Quindi lei condanna le foibe?
«Certo. Il giudizio morale è di condanna totale, assolutamente. Ma aggiungo che, allo stesso modo, vanno condannati i crimini fascisti commessi in Jugoslavia. Io provo pietà per la vittima inerme italiana e per la vittima inerme slava».
È fuor di dubbio.
«Però lo Stato italiano non lo fa. Spiace dirlo, ma è così. Le celebrazioni in cui ricordiamo solo le nostre vittime sostanzialmente dicono che quelle degli altri non contano».
Però lo scorso 13 luglio Mattarella è andato con il presidente sloveno Borut Pahor anche sul cippo dei caduti sloveni.
«Quello è stato un gesto molto importante. Per fortuna è avvenuto. Le vittime ricordate nel cippo sono però quattro attivisti jugoslavi fucilati dai fascisti nel 1930. Quindi un altro contesto. Certo, sono vittime ma vittime attive, che lottavano contro il fascismo, non civili inermi. L'equivalente delle foibe non sono loro: sono i civili uccisi ad Arbe, nei campi di concentramento e nei rastrellamenti fascisti».
Già, il famigerato campo di concentramento di Arbe, l'attuale Rab...

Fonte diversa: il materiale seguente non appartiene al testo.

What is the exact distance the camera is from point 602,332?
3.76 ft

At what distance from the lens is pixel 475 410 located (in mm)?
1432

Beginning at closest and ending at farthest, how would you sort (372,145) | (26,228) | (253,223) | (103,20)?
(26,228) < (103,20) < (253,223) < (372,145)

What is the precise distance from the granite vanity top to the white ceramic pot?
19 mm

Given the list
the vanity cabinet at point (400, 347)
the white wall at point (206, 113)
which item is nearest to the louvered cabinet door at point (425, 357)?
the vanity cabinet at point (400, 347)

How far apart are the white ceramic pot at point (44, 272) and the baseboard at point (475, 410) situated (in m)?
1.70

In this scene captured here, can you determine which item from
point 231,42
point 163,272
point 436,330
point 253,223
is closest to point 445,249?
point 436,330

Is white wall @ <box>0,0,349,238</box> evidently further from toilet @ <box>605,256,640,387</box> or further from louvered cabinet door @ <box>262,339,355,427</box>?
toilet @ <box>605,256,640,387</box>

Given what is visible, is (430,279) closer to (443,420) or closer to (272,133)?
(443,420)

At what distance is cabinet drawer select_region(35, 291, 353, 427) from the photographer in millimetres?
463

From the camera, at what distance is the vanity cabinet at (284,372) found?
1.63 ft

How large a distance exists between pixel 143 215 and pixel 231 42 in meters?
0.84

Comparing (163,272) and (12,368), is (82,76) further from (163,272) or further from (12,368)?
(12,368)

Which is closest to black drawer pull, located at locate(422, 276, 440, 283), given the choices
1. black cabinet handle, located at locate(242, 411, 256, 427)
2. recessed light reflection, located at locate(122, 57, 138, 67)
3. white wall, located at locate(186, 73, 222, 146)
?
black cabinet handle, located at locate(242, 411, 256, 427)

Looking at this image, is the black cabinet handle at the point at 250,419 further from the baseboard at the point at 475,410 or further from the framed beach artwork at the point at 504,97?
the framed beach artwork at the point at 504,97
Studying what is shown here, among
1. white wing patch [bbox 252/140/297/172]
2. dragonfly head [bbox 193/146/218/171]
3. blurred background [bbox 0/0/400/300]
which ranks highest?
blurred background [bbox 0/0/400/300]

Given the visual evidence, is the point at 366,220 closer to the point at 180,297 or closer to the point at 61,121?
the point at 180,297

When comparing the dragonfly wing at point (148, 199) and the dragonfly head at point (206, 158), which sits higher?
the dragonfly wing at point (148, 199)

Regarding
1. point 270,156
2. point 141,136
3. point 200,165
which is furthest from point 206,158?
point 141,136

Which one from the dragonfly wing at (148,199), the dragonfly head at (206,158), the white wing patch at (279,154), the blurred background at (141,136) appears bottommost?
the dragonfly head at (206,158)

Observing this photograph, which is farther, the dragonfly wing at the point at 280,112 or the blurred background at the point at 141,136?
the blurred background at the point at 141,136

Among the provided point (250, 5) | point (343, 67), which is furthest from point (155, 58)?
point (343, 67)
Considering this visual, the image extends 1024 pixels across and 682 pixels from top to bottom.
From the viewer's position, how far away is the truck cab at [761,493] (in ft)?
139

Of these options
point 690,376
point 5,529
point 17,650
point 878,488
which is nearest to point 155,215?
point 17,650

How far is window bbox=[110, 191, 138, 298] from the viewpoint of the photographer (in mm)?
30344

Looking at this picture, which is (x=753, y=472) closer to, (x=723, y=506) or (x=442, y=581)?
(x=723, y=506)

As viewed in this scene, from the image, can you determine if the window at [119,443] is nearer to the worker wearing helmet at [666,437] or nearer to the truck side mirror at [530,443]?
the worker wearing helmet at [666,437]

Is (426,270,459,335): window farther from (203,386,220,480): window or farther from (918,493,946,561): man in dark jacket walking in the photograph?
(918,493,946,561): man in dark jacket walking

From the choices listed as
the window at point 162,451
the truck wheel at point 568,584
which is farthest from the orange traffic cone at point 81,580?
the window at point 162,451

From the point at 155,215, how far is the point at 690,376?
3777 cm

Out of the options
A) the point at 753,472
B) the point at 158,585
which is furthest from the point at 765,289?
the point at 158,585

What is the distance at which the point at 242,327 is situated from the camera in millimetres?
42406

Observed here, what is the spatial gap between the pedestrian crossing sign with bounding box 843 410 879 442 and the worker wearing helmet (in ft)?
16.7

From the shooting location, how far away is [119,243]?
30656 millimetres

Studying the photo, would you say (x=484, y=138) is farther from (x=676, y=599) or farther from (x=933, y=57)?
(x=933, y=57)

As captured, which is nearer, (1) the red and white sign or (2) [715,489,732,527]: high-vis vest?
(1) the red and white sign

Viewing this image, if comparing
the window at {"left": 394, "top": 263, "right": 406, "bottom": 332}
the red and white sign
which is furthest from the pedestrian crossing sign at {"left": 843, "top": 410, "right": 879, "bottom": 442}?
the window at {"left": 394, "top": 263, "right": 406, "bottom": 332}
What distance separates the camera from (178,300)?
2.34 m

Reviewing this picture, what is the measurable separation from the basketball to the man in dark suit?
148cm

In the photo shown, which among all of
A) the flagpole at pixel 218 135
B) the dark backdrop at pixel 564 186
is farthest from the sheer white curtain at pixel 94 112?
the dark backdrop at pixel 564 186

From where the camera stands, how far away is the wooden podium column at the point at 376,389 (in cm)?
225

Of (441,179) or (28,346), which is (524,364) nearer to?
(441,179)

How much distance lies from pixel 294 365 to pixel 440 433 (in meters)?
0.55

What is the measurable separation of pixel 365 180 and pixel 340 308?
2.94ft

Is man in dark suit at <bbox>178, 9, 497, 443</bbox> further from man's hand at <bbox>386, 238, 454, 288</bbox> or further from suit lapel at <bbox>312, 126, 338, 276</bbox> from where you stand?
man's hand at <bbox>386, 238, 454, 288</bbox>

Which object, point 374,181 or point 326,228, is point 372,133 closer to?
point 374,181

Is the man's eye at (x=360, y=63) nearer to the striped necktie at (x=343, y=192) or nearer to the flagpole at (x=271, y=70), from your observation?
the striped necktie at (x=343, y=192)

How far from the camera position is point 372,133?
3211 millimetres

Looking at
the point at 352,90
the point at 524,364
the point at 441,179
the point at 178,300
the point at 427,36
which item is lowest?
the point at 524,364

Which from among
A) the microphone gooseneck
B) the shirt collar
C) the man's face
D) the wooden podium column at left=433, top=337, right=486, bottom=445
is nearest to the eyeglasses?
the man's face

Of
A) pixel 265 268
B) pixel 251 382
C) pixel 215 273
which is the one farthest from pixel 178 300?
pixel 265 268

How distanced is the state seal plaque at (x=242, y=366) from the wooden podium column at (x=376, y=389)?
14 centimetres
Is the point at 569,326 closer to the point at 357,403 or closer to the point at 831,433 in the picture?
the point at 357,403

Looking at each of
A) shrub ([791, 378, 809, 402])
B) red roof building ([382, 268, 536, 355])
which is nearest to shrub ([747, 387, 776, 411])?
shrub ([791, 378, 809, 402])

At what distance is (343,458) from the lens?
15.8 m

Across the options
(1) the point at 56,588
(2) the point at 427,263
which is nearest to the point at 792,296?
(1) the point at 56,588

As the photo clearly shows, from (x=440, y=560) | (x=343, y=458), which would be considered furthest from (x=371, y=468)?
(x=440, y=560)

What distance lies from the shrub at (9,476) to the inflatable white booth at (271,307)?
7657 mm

«Arbe fu il peggiore campo di concentramento italiano. Fra il 1941 e il 1943, in tutto gli italiani internarono 100.000 jugoslavi e 5.000 circa vi persero la vita. Solo ad Arbe si contano 1.500 morti: tutti civili, perché i partigiani venivano fucilati, e soprattutto donne e bambini. Chiaramente non fu lo sterminio: morirono sostanzialmente di fame, sotto gli occhi degli italiani. Un fatto grave, che non viene ricordato. Quest'anno, che è l'ottantesimo anniversario dell'invasione della Jugoslavia da parte dell'Italia, mi piacerebbe che Mattarella si recasse ad Arbe. Sarebbe una vera occasione di rappacificazione internazionale fra tre Paesi. Perché Arbe si trova in Croazia, ma le vittime sono in gran parte slovene e i responsabili italiani. Allora lì Pahor potrebbe riconoscere le foibe e anche i croati potrebbero dire: "Anche noi abbiamo avuto responsabilità nelle foibe e nell'esodo"».